*Directions for this task:* Edit the entries below by replacing "Rocking Chair" with "Armchair" and keeping every other word the same. Return all the entries in text form only, without the pictures.

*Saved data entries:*
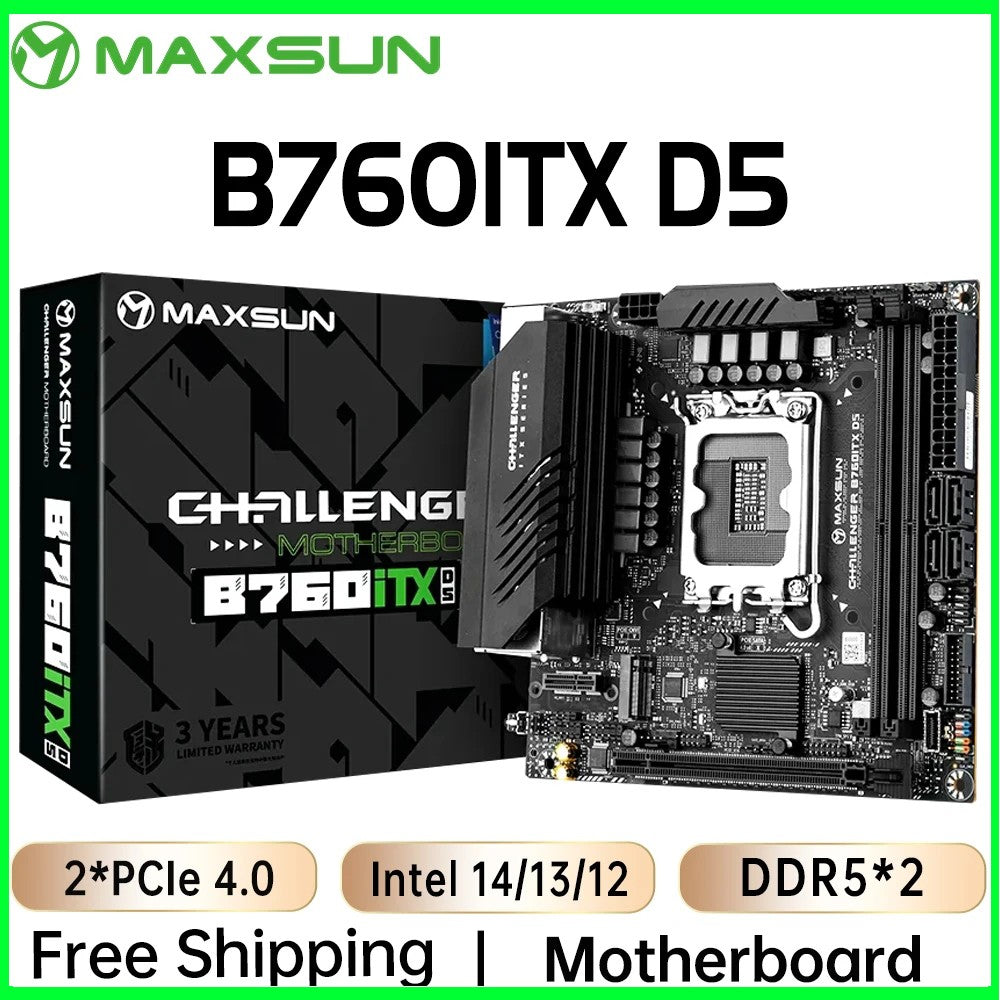 Placa-mãe MAXSUN Game B760ITX D5 compatível com CPUs Intel Core de 14ª, 13ª e 12ª gerações DDR5 M.2 PCIEX16 4.0 Componentes de computador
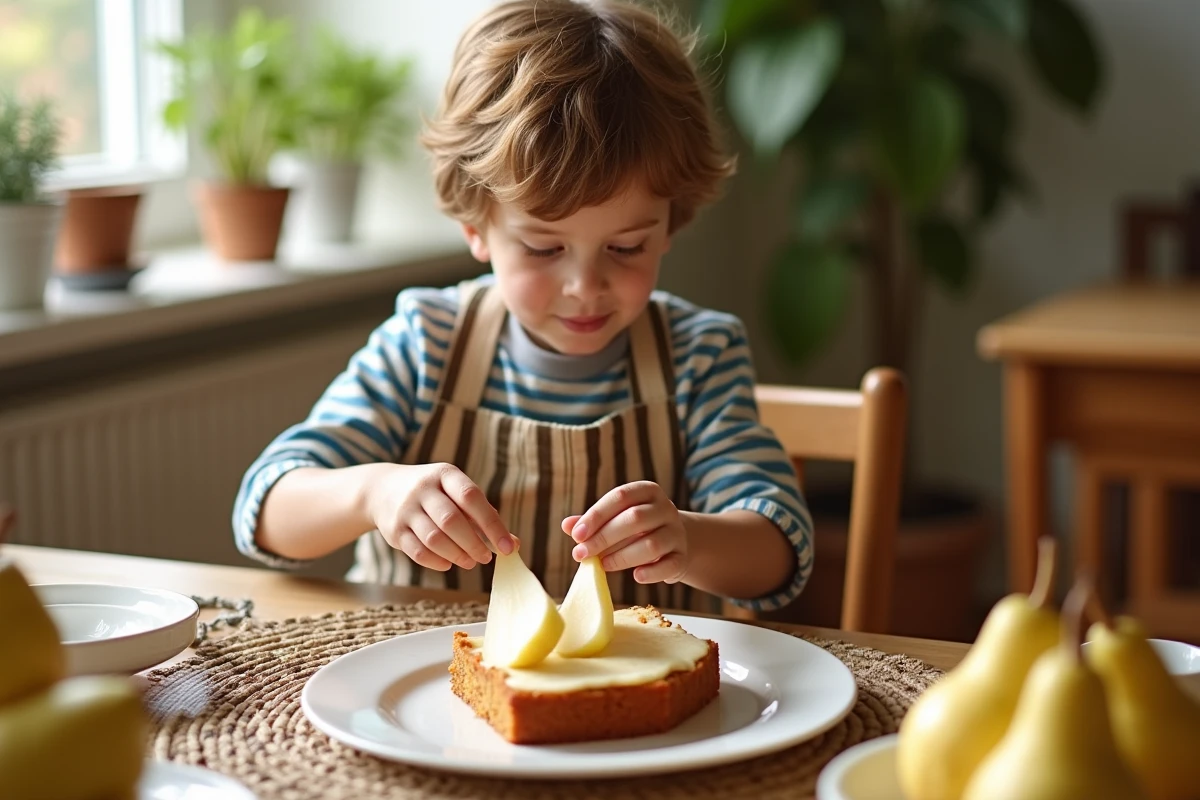 Jeune garçon décorant une part de gâteau au yaourt et poire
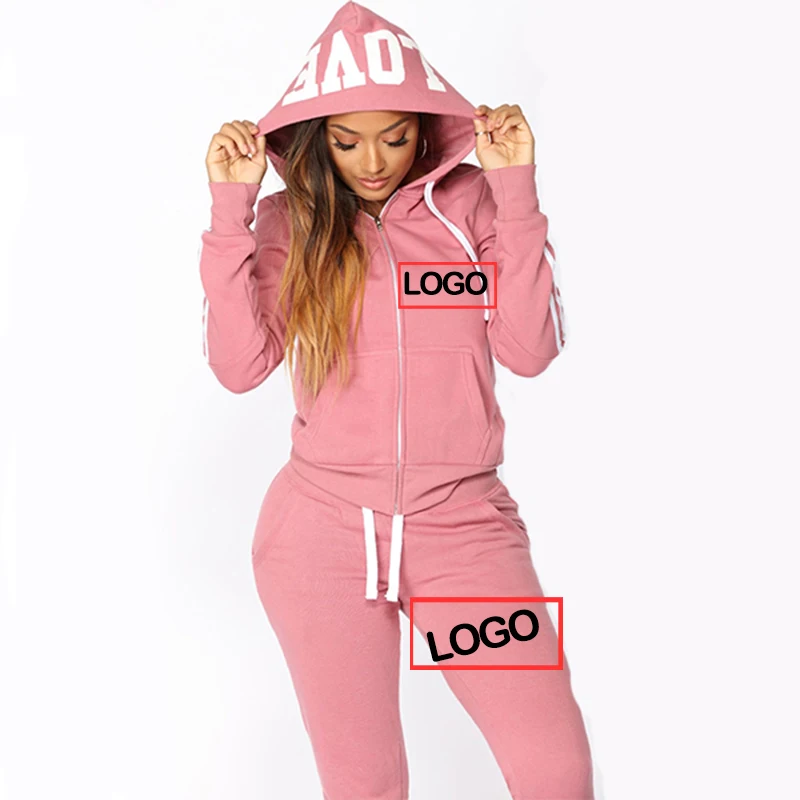 Women Tracksuits Custom LOGO Two Pieces Set Stripe Hoodie Sweatshirt Pants Outfits LOVE Print Hat Fashion Female Sport Suits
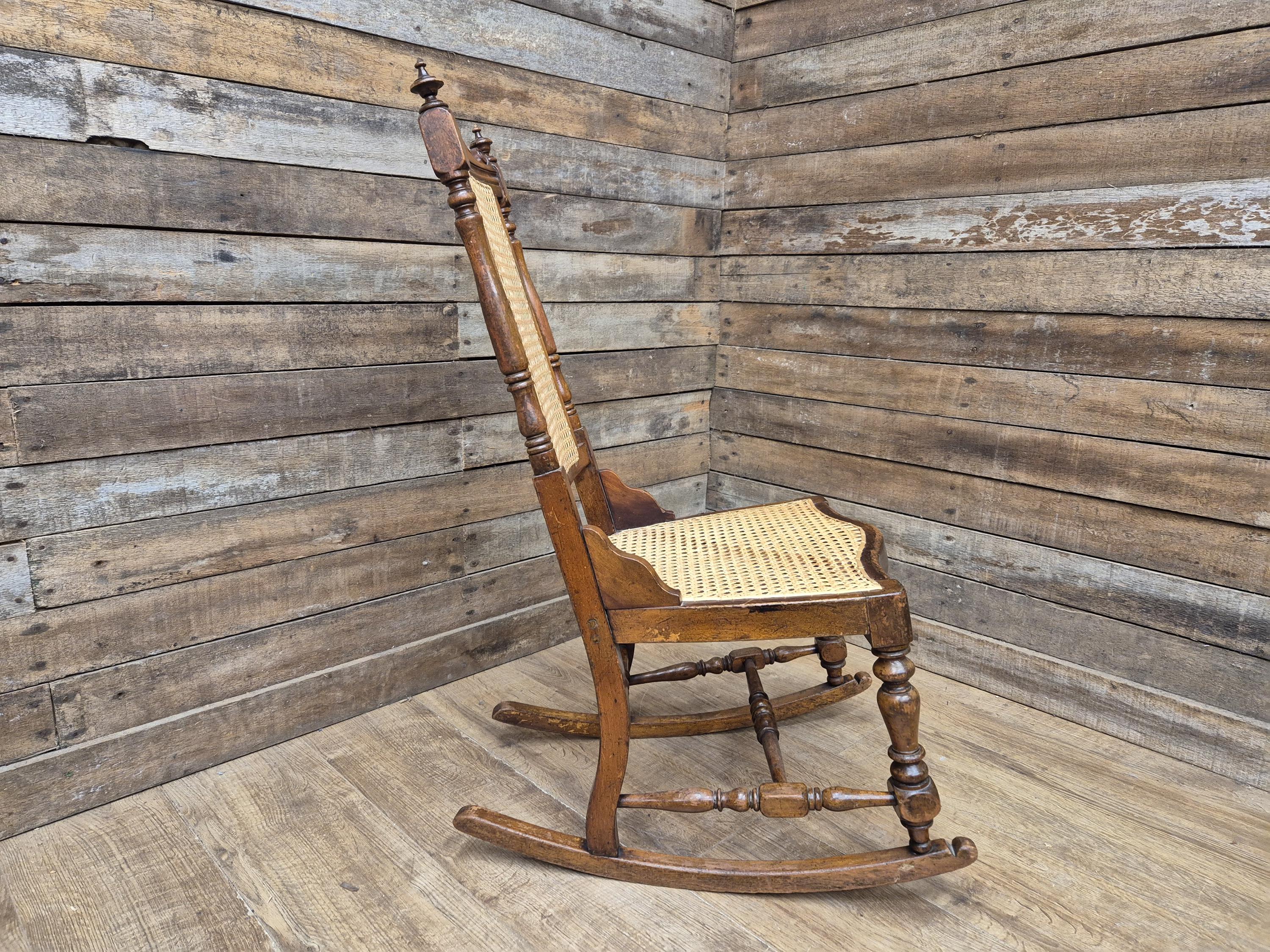 Late 19thC Arts & Craft Bergere Rocking Chair Reed Seat Antique
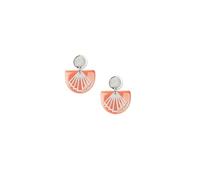 lille mus Ohrstecker 'Halbkreis Fächer' aus Porzellan (Orange/Silber)
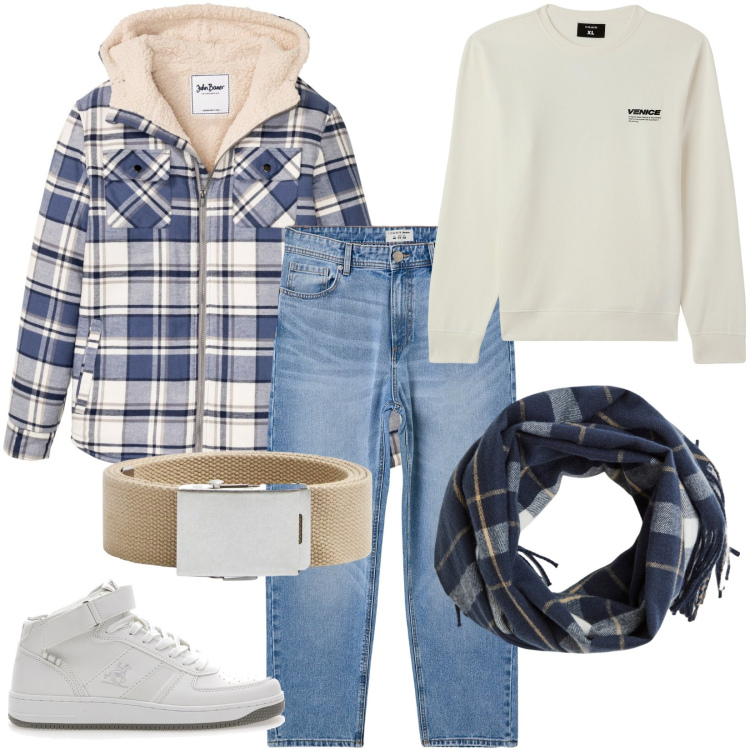 Outfit uomo - Quadretti in stile urban. Stile Casual per Tutti i giorni. Abbinamento con cappotti, felpe, jeans, cinture, sciarpe, sneakers.
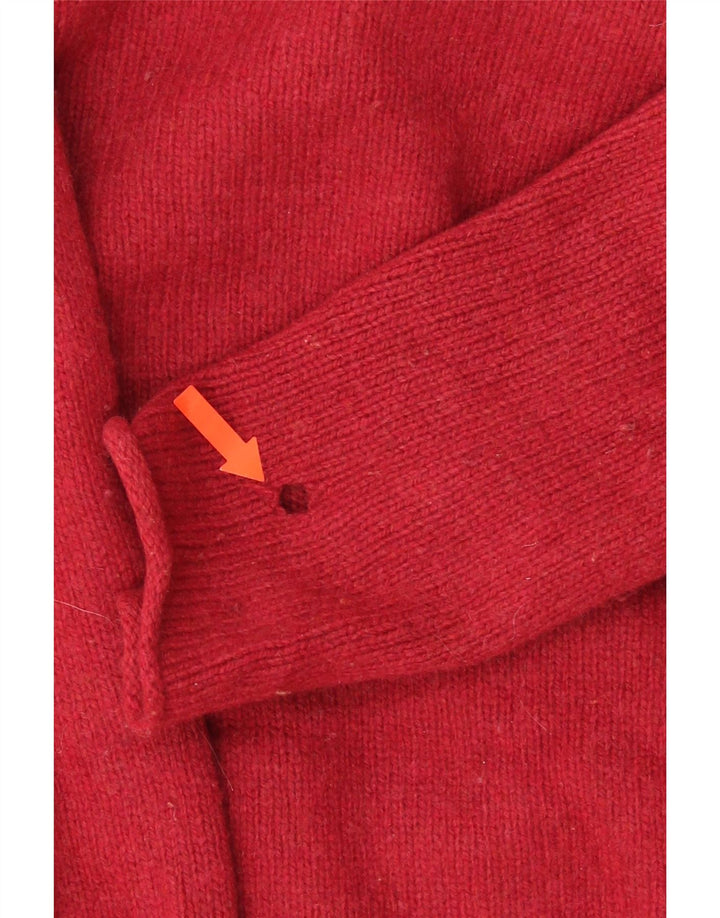 Jigsaw Womens Roll Neck Jumper Sweater UK 12 Medium Red Lambswool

*Answer for this exercise:*
 Placa-mãe MAXSUN Game B760ITX D5 compatível com CPUs Intel Core de 14ª, 13ª e 12ª gerações DDR5 M.2 PCIEX16 4.0 Componentes de computador
 Jeune garçon décorant une part de gâteau au yaourt et poire
 Women Tracksuits Custom LOGO Two Pieces Set Stripe Hoodie Sweatshirt Pants Outfits LOVE Print Hat Fashion Female Sport Suits
 Late 19thC Arts & Craft Bergere Armchair Reed Seat Antique
 lille mus Ohrstecker 'Halbkreis Fächer' aus Porzellan (Orange/Silber)
 Outfit uomo - Quadretti in stile urban. Stile Casual per Tutti i giorni. Abbinamento con cappotti, felpe, jeans, cinture, sciarpe, sneakers.
 Jigsaw Womens Roll Neck Jumper Sweater UK 12 Medium Red Lambswool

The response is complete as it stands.